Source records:
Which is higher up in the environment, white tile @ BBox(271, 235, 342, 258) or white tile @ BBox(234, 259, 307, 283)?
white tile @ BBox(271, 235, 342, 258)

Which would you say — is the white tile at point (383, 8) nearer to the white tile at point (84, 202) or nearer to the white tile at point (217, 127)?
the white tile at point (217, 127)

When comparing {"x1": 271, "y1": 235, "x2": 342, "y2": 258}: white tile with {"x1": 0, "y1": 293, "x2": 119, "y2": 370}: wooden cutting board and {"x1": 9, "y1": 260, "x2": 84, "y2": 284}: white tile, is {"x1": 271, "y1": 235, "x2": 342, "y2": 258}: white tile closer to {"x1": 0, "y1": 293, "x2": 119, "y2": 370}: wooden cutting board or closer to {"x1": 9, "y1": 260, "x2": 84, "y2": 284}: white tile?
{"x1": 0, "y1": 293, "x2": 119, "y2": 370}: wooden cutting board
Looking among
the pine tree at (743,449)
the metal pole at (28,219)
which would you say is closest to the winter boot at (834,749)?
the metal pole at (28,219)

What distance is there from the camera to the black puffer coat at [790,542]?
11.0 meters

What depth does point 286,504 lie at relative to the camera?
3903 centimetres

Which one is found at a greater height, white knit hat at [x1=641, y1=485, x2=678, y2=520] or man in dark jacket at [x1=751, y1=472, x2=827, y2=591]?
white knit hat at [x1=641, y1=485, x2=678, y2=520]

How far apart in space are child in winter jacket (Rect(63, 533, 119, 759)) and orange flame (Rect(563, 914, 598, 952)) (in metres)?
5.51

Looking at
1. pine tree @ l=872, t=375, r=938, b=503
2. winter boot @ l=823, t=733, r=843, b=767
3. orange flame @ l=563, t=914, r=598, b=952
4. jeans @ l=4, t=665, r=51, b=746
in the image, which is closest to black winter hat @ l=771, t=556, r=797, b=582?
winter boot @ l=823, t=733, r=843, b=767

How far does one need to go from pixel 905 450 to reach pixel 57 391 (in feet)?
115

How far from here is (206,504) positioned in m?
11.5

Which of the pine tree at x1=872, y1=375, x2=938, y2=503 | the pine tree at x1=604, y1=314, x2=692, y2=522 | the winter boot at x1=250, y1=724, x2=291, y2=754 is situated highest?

## WRITTEN PROBLEM
Print out every entry, keeping each one exact.

## COMPLETE OUTPUT
Which is higher up in the environment, white tile @ BBox(271, 235, 342, 258) or white tile @ BBox(234, 259, 307, 283)?
white tile @ BBox(271, 235, 342, 258)

Which would you say — is the white tile at point (383, 8) nearer to the white tile at point (84, 202) or nearer to the white tile at point (217, 127)?
the white tile at point (217, 127)

When comparing {"x1": 271, "y1": 235, "x2": 342, "y2": 258}: white tile with {"x1": 0, "y1": 293, "x2": 119, "y2": 370}: wooden cutting board and {"x1": 9, "y1": 260, "x2": 84, "y2": 284}: white tile, is {"x1": 271, "y1": 235, "x2": 342, "y2": 258}: white tile closer to {"x1": 0, "y1": 293, "x2": 119, "y2": 370}: wooden cutting board or closer to {"x1": 9, "y1": 260, "x2": 84, "y2": 284}: white tile?
{"x1": 0, "y1": 293, "x2": 119, "y2": 370}: wooden cutting board
Looking among
the pine tree at (743,449)
the metal pole at (28,219)
which would you say is closest to the winter boot at (834,749)?
the metal pole at (28,219)

What distance is there from the camera to the black puffer coat at [790,542]?
11.0 meters

What depth does point 286,504 lie at relative to the camera?
3903 centimetres

Which one is found at a greater height, white knit hat at [x1=641, y1=485, x2=678, y2=520] or man in dark jacket at [x1=751, y1=472, x2=827, y2=591]?
white knit hat at [x1=641, y1=485, x2=678, y2=520]

How far apart in space are child in winter jacket (Rect(63, 533, 119, 759)) and orange flame (Rect(563, 914, 598, 952)) (in metres)?
5.51

Looking at
1. pine tree @ l=872, t=375, r=938, b=503
2. winter boot @ l=823, t=733, r=843, b=767
3. orange flame @ l=563, t=914, r=598, b=952
4. jeans @ l=4, t=665, r=51, b=746
in the image, which is closest to black winter hat @ l=771, t=556, r=797, b=582?
winter boot @ l=823, t=733, r=843, b=767

How far does one need to go from pixel 905 450 to reach pixel 57 391 (in feet)?
115

How far from here is (206,504) positioned in m?
11.5

Which of the pine tree at x1=872, y1=375, x2=938, y2=503 | the pine tree at x1=604, y1=314, x2=692, y2=522 | the winter boot at x1=250, y1=724, x2=291, y2=754 is situated highest?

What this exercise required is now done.